This was last Monday, and another plane crashed off Makaha on Oahu.

We lost both Phillip (27) and Marshall Cabe (25) that day; two of the most wonderful grandkids anyone could ever wish for. They lived with their mother in Lawton, Oklahoma. Michael was treating them for their college graduations and birthdays. They were to be with us for two weeks, with many adventures planned.

Au’we, poho … and … no can get it.

Alan Fayé, Princeville

‘Carnival’ a showcase of talent

When I was a little girl, my mother would hum “Love Makes the World Go Round,” and this simple tune would immediately transport me to a different world.

It wasn’t til last weekend’s performance of “Carnival” at the Kauai Community College Performing Arts Center that I learned its origin was this classic 1961 Broadway musical. Daphne Sanchez, the show’s female lead, was enchanting Her voice was so clear and true, she conveyed the theme with angelic purity.

Beorn Chantara was her equal as he played a down-and-out puppeteer who could only communicate his emotions behind the masks of his puppets. He and his sidekick, played by Taj Gutierrez, each sung three voices (those of their human characters and their puppets), which was nothing short of amazing. Other standouts included community theater favorites Richard Porto, Averie Soto, and Wil Welsh, but this play was more than the acting and singing: Esther Manning’s creative costumes, the whimsical sets, the live orchestra, and Greg Shepherd’s expert direction brought the production to life.

It’s been many years since KCC produced a musical, and I hope you see it before it ends. The show plays for only one more weekend, with shows Friday and Saturday at 7 p.m. and Sunday at 4 p.m. Tickets are $15 for adults and $8 for kids under 12 and are available at the door.

Mary Alexander, Kapaa

The poor don’t always have to be with us

“The poor will always be among us,” a Christian was telling me recently, using these words from the Bible to justify doing nothing about it. But it’s not true, especially today with our automation technology. We produce enough food for everyone, but a third of it is thrown away due to the inefficiencies of a market system which manipulates scarcity for profit.
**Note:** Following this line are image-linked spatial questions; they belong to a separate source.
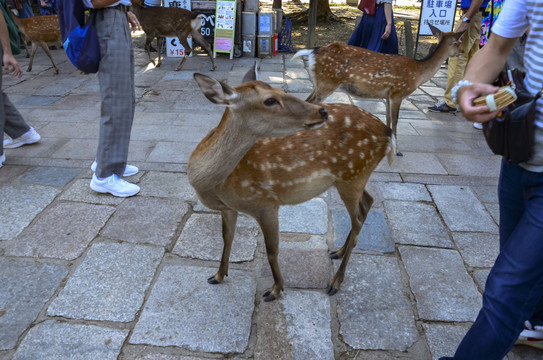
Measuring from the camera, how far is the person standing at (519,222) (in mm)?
1434

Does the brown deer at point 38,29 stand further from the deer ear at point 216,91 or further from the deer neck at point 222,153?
the deer ear at point 216,91

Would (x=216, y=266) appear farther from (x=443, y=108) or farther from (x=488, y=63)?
(x=443, y=108)

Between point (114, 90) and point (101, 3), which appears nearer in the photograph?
point (101, 3)

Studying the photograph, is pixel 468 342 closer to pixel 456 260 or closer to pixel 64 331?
pixel 456 260

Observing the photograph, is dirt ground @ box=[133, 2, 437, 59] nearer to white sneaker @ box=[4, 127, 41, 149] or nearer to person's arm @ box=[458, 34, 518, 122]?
white sneaker @ box=[4, 127, 41, 149]

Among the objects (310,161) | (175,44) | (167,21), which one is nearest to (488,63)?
(310,161)

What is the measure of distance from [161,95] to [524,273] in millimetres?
5754

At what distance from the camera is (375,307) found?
2418 millimetres

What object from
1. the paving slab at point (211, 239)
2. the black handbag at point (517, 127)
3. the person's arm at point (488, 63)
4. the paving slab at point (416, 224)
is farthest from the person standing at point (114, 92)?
the black handbag at point (517, 127)

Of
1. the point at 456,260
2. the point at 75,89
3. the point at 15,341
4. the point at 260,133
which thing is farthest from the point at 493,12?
the point at 75,89

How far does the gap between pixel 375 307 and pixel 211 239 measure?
1.22 metres

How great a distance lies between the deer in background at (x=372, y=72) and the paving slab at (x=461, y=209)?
114 centimetres

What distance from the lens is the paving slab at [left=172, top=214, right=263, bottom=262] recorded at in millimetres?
2842

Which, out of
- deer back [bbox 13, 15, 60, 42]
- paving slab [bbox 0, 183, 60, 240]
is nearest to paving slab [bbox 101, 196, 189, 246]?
paving slab [bbox 0, 183, 60, 240]
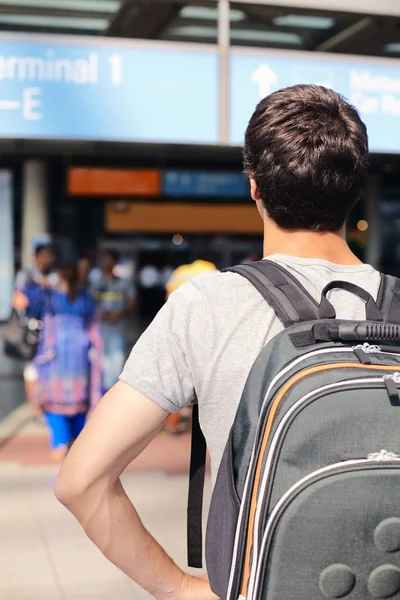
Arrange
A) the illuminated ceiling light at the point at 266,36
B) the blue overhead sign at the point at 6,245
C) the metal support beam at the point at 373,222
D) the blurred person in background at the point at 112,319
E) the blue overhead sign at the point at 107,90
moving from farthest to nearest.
Result: the metal support beam at the point at 373,222 → the blue overhead sign at the point at 6,245 → the blurred person in background at the point at 112,319 → the illuminated ceiling light at the point at 266,36 → the blue overhead sign at the point at 107,90

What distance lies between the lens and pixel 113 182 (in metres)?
13.1

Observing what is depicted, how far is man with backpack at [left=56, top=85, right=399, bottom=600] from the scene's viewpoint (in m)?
1.25

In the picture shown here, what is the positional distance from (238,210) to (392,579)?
13771mm

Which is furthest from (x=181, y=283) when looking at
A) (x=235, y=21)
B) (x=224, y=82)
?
(x=224, y=82)

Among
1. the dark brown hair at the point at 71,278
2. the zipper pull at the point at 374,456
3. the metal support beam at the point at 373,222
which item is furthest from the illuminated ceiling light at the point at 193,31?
the metal support beam at the point at 373,222

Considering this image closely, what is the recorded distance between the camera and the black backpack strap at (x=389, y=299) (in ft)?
4.51

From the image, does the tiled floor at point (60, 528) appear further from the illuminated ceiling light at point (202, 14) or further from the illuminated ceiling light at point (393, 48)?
the illuminated ceiling light at point (202, 14)

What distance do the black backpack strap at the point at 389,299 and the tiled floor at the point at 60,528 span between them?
3.25 m

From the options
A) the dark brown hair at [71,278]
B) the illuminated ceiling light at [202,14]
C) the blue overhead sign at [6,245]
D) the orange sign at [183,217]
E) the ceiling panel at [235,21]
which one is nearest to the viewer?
the ceiling panel at [235,21]

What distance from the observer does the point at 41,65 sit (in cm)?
515

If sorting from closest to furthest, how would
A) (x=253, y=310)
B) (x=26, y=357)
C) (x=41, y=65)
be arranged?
(x=253, y=310) < (x=41, y=65) < (x=26, y=357)

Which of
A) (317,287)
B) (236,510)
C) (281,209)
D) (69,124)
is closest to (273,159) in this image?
(281,209)

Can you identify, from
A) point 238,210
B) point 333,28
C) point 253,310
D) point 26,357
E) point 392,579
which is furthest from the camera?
point 238,210

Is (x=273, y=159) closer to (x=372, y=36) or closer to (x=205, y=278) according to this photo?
(x=205, y=278)
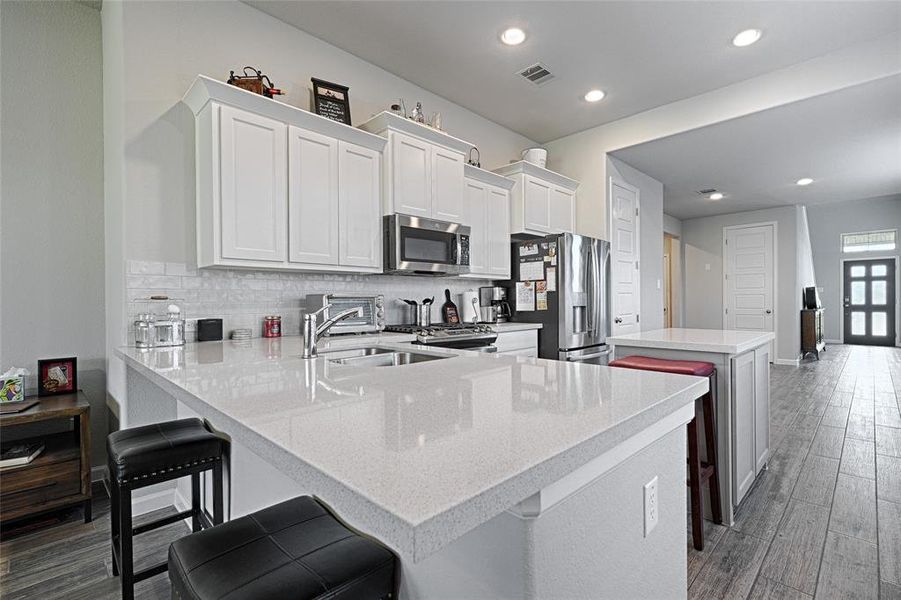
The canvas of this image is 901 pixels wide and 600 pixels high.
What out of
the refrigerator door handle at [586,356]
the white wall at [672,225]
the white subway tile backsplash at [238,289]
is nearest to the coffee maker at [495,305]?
the refrigerator door handle at [586,356]

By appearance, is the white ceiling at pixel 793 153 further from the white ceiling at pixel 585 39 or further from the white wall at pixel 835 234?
the white wall at pixel 835 234

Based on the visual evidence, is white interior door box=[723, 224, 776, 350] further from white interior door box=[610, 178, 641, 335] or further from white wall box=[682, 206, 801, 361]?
white interior door box=[610, 178, 641, 335]

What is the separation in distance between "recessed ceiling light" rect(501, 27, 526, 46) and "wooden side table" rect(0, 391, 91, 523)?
3483 millimetres

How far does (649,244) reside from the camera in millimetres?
5609

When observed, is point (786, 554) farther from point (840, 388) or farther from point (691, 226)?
point (691, 226)

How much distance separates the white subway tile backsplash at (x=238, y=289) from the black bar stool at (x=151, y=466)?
924 millimetres

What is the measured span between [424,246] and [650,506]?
2575 millimetres

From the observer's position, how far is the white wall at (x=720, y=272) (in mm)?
7445

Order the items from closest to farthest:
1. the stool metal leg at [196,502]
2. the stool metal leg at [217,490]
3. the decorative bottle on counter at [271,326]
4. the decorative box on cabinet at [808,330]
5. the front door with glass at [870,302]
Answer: the stool metal leg at [217,490]
the stool metal leg at [196,502]
the decorative bottle on counter at [271,326]
the decorative box on cabinet at [808,330]
the front door with glass at [870,302]

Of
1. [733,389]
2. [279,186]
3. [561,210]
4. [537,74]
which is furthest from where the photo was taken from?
[561,210]

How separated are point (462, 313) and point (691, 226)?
6.95 m

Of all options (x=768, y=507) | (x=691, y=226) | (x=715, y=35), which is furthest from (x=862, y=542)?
(x=691, y=226)

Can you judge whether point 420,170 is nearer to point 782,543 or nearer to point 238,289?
point 238,289

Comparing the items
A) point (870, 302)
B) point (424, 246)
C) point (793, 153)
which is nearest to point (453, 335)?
point (424, 246)
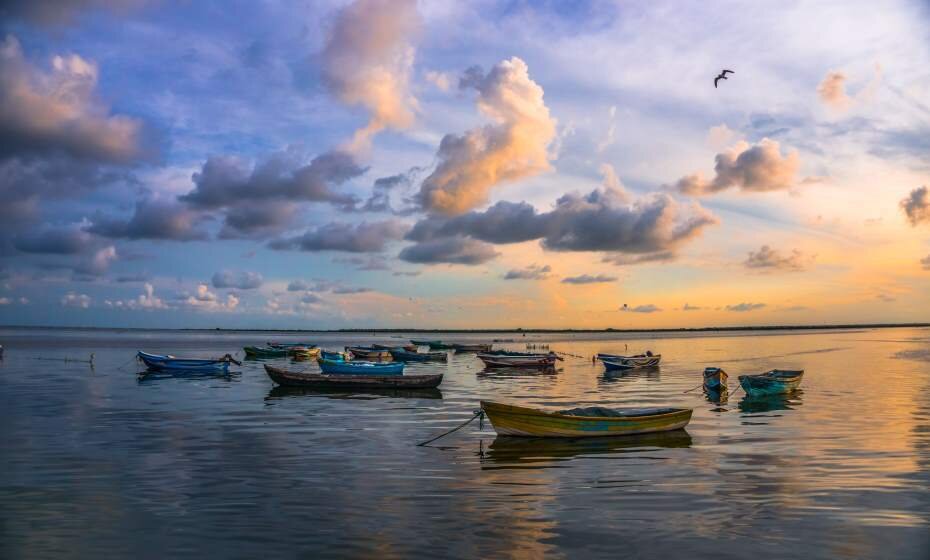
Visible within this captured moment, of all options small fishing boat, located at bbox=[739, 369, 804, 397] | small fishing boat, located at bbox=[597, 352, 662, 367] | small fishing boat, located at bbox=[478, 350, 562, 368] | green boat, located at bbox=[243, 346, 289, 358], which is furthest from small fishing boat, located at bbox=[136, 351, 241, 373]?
small fishing boat, located at bbox=[739, 369, 804, 397]

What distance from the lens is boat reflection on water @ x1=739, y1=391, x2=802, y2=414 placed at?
3830 cm

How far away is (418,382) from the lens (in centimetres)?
4803

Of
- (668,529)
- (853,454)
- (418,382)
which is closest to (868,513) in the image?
(668,529)

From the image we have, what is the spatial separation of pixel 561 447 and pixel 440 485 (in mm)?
7796

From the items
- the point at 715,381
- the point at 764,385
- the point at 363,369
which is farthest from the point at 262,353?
the point at 764,385

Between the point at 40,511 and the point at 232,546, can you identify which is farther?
the point at 40,511

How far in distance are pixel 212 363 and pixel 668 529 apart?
5394 centimetres

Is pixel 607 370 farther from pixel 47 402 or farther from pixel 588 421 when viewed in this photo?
pixel 47 402

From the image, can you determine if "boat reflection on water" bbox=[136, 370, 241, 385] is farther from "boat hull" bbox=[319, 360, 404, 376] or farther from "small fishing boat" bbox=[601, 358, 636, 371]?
"small fishing boat" bbox=[601, 358, 636, 371]

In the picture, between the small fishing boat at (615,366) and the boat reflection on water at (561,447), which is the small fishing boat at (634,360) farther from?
the boat reflection on water at (561,447)

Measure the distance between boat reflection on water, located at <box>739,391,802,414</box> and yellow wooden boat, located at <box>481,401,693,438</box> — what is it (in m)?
12.9

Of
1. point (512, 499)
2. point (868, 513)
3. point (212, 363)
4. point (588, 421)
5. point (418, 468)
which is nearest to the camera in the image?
point (868, 513)

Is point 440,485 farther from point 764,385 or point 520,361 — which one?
point 520,361

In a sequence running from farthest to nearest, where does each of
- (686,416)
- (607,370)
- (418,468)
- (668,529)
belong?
1. (607,370)
2. (686,416)
3. (418,468)
4. (668,529)
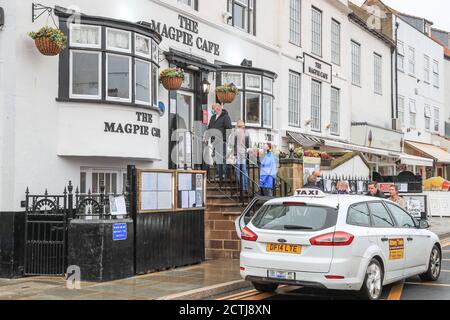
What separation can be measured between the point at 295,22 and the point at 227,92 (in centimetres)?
674

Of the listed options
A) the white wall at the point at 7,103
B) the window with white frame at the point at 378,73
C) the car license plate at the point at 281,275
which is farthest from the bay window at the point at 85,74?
the window with white frame at the point at 378,73

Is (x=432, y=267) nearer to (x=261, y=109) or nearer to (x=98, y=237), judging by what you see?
(x=98, y=237)

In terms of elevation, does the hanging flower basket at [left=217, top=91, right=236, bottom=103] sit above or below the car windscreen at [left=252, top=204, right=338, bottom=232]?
→ above

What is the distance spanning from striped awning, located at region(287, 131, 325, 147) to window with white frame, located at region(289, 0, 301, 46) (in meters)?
3.44

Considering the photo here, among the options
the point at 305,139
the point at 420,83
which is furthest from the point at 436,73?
the point at 305,139

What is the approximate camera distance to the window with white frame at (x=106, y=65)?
11.6 metres

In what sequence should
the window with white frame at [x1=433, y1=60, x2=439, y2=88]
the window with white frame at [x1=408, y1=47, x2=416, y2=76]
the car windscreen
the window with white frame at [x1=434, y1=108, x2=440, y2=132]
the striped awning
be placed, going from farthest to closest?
the window with white frame at [x1=434, y1=108, x2=440, y2=132] < the window with white frame at [x1=433, y1=60, x2=439, y2=88] < the window with white frame at [x1=408, y1=47, x2=416, y2=76] < the striped awning < the car windscreen

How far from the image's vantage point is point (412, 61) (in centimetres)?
3397

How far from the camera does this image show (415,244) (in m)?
9.68

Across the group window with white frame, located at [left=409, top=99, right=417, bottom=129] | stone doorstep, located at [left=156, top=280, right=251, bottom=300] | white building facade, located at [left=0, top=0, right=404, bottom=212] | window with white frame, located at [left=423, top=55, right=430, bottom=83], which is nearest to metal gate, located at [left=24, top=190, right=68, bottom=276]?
white building facade, located at [left=0, top=0, right=404, bottom=212]

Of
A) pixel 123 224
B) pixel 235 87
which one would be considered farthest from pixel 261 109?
pixel 123 224

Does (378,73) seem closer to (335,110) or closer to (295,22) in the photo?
(335,110)

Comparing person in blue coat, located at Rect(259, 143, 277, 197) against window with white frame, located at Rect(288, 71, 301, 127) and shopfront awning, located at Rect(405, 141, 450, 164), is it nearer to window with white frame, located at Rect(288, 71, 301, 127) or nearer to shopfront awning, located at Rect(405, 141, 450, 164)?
window with white frame, located at Rect(288, 71, 301, 127)

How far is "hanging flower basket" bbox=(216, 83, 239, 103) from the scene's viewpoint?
627 inches
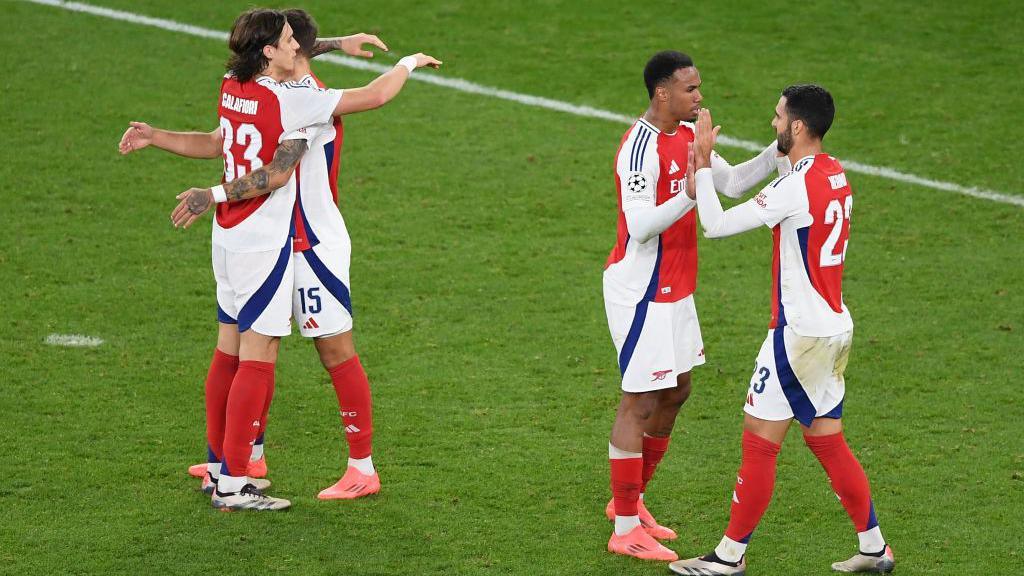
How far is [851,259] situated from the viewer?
29.7 feet

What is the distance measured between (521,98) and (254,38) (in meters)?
6.06

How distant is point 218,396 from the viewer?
6.16 meters

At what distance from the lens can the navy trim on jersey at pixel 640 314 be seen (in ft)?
18.4

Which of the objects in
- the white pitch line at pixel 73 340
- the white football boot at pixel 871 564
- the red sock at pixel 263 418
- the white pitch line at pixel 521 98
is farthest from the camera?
the white pitch line at pixel 521 98

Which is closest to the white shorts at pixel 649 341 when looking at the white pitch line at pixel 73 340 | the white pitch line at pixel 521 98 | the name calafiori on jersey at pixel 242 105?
the name calafiori on jersey at pixel 242 105

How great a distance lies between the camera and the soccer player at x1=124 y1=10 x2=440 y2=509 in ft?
19.0

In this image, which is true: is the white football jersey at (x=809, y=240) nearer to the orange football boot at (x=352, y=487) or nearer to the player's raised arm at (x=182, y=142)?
the orange football boot at (x=352, y=487)

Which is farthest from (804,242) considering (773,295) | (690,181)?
(690,181)

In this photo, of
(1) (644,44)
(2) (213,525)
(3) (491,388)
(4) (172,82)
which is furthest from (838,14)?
(2) (213,525)

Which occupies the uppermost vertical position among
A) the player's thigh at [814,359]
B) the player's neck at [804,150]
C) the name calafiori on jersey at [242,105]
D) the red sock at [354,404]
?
the name calafiori on jersey at [242,105]

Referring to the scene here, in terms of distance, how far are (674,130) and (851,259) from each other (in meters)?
3.74

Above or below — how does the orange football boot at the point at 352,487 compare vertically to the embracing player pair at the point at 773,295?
below

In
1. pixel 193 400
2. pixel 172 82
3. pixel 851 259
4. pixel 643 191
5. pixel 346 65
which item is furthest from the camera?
pixel 346 65

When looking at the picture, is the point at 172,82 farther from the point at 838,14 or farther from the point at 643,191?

And we have enough homes sitting empty to shelter all of our homeless. Again, the system won’t permit it. Must we accept poverty as a natural law decreed by some deity, or one more instance — like stoning women to death and condoning slavery — where God got it wrong.

I understand why the kings and high priests who wrote and rewrote the Bible every century kept that part in. Convincing people they were meant to be poor, born to be slaves, worked to the advantage of the rulers (who were busy amassing all the wealth for themselves).

Today, not much has changed. When 62 people have more wealth than three billion, and the Walmart heirs are worth $85 billion, then it makes perfect sense that millions of children go to bed hungry. Nelson Mandela said, “Like slavery and apartheid, poverty is not natural. It is man-made and it can be eradicated by the actions of human beings.”

There’s the truth, and then there’s heavenly fiction. So please finish the sentence. “The poor will always be among us … as long as 1 percent of the people continue to hoard all the wealth.